Personally, I think all of the arguments under "Journals are the Problem" do not actually support that proposition. Let's walk through them:

1. "Illusion of truth and finality: Publication is treated as a stamp of approval. Mistakes are rarely corrected. " But the same is true of other sources. Blog posts and news paper articles are routinely shared and referred to as truth, when they are actually much less likely to be so! Have you tried getting a journalist to print a correction on their work? It is all but impossible. And even harder for bloggers. Unfortunately, people do not like admitting to mistakes. It is a cultural and social issue to fix across the board: fixing it is entirely orthogonal to the journal system. Journals actually provide a *bit* of accountability here with editorial review of claims, where-as preprints and blogs authors have no obligation or incentive to admit mistakes.

2. "Artificial scarcity: Journals want to be first to publish, fueling secrecy and fear of being “scooped.”": Not only is this a human trait not limited to the journal system, it is almost famously not limited to the journal system? When people have new ideas, or new results, they want to be first. This is true in almost any context. The first blog post on an issue is important, the first book, the first newspaper article. I mean, journalists *invented* the concept of a "scoop" - it's a word that we scientists have merely borrowed from them!

We should absolutely convince scientists to consider the importance of a work regardless of its novelty, and journals should value high quality independent reproductions of other works. But we need to convince scientists that matters *either way*: this cultural shift has nothing to do itself with the journal system.

3. "Insufficient review that doesn’t scale": The alternative we have now is even worse. Most peer reviewed publications get 2-4 reviewers: but the median preprint gets 0. Written review of other works simply isn't valued by the scientific community currently as it should be. Again, this is a cultural value that needs to change. Right now, one of the only reasons scientists value it at all is because they are placed within the journal system that requests it of them: remove that, and there will be no incentives for it, and people won't do it just because.

It is <1% of scientists (like me) who ever share public reviews of other scientific works. Most scientists do not like doing this. I like doing this. You might like doing this. Even we don't do it as often as we should, though. This is a cultural shift that needs to change, and we need to have structural answers for how to change it, instead of just killing the existing system and hoping that people will suddenly start liking to do it.

4. "Narrow formats: Journals often seek splashy, linear stories with novel mechanistic insights. A lot of useful stuff doesn’t make it into public view, e.g. null findings, methods, raw data, untested ideas, true underlying rationale": this is true of all communication, especially in the sciences. Scientists do this with preprints.
┄┄┄┄┄┄┄┄┄┄
§ TASK SET:
• a. Answer these about the comment on journals:
(i) How many reviewers do most peer reviewed publications get?
(ii) Who does it say invented the concept of a "scoop"?
(iii) What share of scientists does it say ever share public reviews of other scientific works?
• b. Rewrite the comment on journals between "It is <1% of" and "liking to do it.", inclusive, using "practical answers" in place of "structural answers".
The listing after this comment isn't needed for anything here.

§ GIVEN DATA:
┄┄┄┄┄┄┄┄┄┄
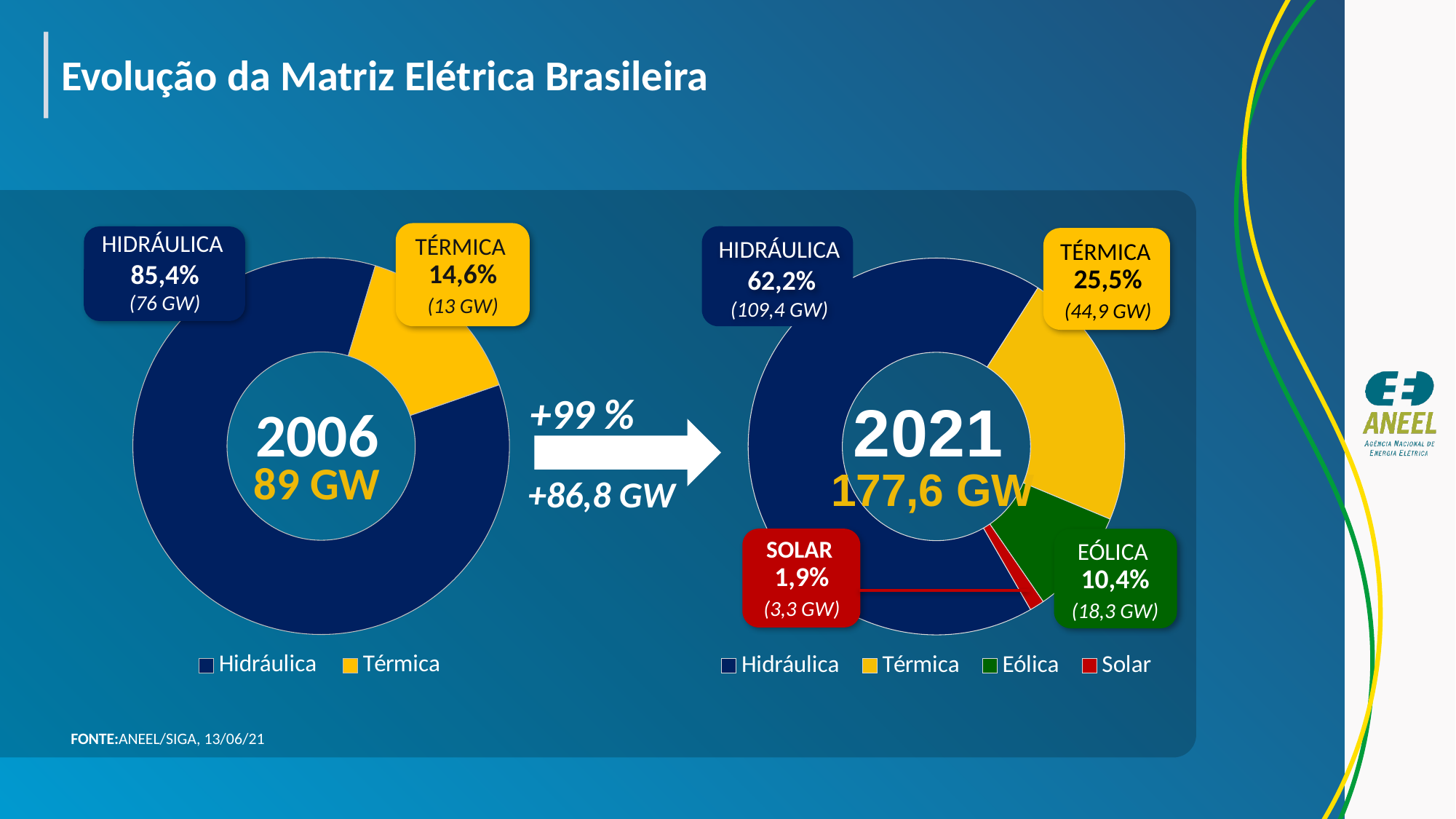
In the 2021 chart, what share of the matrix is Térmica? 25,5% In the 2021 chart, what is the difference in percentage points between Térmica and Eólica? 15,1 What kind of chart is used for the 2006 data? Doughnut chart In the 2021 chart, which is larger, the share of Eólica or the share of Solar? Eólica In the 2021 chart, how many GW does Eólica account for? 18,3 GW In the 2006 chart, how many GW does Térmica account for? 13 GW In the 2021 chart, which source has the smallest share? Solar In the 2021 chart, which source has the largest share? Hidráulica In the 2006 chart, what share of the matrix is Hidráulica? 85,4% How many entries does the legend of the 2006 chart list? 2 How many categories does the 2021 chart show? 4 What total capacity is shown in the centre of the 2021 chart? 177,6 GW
┄┄┄┄┄┄┄┄┄┄
§ EXPECTED RESPONSES:
• a.
(i) 2-4
(ii) Journalists
(iii) Less than 1%

• b.
It is <1% of scientists (like me) who ever share public reviews of other scientific works. Most scientists do not like doing this. I like doing this. You might like doing this. Even we don't do it as often as we should, though. This is a cultural shift that needs to change, and we need to have practical answers for how to change it, instead of just killing the existing system and hoping that people will suddenly start liking to do it.